— Source —
+ + + +

The Missing Peace: The Inside Story of the Fight for Middle East Peace
Dennis Ross
Farrar, Strauss, and Giroux, $35.00

On January 2, 2001, five days after the American-imposed deadline for responding to the Clinton Plan for ending the Israeli–Palestinian conflict, Yasser Arafat finally met with President Bill Clinton. According to then-Ambassador Dennis Ross’s new book, The Missing Peace, when asked if the Palestinian side accepted the plan, Arafat said yes, then proceeded to reject crucial elements of it. Arafat had just derailed the peace process, Ross writes: “The game was over. For the foreseeable future, it would be necessary to switch gears; we would be out of the peacemaking business and back to a preoccupation with crisis prevention and the defusing of conflict.”

Since the collapse of the Israeli–Palestinian peace process, the outbreak of the second intifada, and the defeat of then-Prime Minister Ehud Barak by Ariel Sharon, participants and scholars have sought to assign blame for the diplomatic failure and the ensuing violence. The Missing Peace is a particularly important contribution to this discussion. An ambassador in the first Bush and the Clinton administrations, Dennis Ross spent 12 years shepherding the negotiations. At virtually every key juncture he was there to talk, negotiate, pressure, threaten, and cajole. He apparently kept careful notes, because his book is deeply informed and rich in detail. Unfortunately, Ross’s conclusions about both Israeli–Palestinian and Israeli–Syrian relations are highly misleading, and because he was such an important player, his arguments are likely to carry great weight—and do great harm. The idea that the Palestinians are not serious about negotiations—and that negotiating with them is therefore a waste of time—enjoys wide currency. The conventional evidence for that view is the failure of Camp David and the Palestinian rejection of the Clinton plan. By canonizing that story here, Ross reinforces current American and Israeli policy.

In 2004, Arafat and the same group of Palestinian negotiators remain in power. By claiming that the Palestinians refuse to accept a negotiated settlement, Israel asserts that it has no negotiating partner. If this is true, bilateral diplomacy is no longer an option, and Israel must rely on unilateral action, including military force. Thus, an inaccurate understanding of the events of 2000 and 2001 constrains policymakers and forecloses the one path—diplomacy—that has the best hope of bringing some normalcy to Israeli-Palestinian relations.

+ + + +

— Stored data —
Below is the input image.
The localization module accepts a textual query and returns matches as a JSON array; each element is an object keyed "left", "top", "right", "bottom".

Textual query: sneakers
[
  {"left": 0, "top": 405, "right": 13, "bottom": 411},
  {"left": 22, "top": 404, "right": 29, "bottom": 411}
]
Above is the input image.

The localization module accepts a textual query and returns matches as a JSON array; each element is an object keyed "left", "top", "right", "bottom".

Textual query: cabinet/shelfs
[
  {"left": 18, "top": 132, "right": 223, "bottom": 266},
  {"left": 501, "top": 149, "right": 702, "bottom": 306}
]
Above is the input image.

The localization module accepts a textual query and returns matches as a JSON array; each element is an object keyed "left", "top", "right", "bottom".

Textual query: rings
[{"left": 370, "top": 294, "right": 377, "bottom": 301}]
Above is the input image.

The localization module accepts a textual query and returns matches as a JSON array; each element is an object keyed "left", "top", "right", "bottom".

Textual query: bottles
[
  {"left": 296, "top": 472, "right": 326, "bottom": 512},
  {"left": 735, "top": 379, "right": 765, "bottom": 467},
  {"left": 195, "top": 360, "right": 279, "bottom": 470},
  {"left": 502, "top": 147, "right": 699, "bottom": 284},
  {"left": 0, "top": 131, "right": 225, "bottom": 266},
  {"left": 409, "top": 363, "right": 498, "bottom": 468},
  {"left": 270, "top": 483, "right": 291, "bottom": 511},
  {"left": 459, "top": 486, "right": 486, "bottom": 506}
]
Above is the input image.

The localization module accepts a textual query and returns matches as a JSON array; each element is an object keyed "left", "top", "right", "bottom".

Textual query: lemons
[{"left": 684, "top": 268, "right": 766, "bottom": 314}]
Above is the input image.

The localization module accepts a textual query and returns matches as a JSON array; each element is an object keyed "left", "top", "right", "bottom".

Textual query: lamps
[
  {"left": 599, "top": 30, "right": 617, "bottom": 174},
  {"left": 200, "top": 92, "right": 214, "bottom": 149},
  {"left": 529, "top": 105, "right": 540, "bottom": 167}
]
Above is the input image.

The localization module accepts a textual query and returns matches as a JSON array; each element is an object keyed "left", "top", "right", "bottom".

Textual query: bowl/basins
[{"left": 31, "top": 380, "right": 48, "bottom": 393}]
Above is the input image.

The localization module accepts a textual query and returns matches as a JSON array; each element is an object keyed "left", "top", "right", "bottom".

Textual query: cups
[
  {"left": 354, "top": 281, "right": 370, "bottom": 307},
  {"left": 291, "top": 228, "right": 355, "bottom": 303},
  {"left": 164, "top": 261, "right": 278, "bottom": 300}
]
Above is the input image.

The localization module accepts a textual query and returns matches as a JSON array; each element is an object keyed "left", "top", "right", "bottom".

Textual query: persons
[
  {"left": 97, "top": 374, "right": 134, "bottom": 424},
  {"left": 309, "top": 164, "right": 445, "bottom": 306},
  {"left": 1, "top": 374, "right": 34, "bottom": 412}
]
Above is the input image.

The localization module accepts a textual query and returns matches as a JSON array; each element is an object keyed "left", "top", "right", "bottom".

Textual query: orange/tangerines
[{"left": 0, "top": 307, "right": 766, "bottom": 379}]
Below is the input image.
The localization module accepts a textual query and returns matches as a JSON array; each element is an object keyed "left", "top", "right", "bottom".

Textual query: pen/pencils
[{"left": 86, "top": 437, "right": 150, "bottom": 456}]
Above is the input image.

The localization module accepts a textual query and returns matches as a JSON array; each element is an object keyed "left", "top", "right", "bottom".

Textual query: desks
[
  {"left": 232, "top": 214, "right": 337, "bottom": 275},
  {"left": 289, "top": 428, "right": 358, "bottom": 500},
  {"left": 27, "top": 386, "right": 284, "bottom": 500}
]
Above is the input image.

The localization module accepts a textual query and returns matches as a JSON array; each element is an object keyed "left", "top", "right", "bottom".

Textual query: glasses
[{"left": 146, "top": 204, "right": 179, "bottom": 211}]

+ + + +

According to the book review, how many years did Dennis Ross spend shepherding the negotiations?

12 years.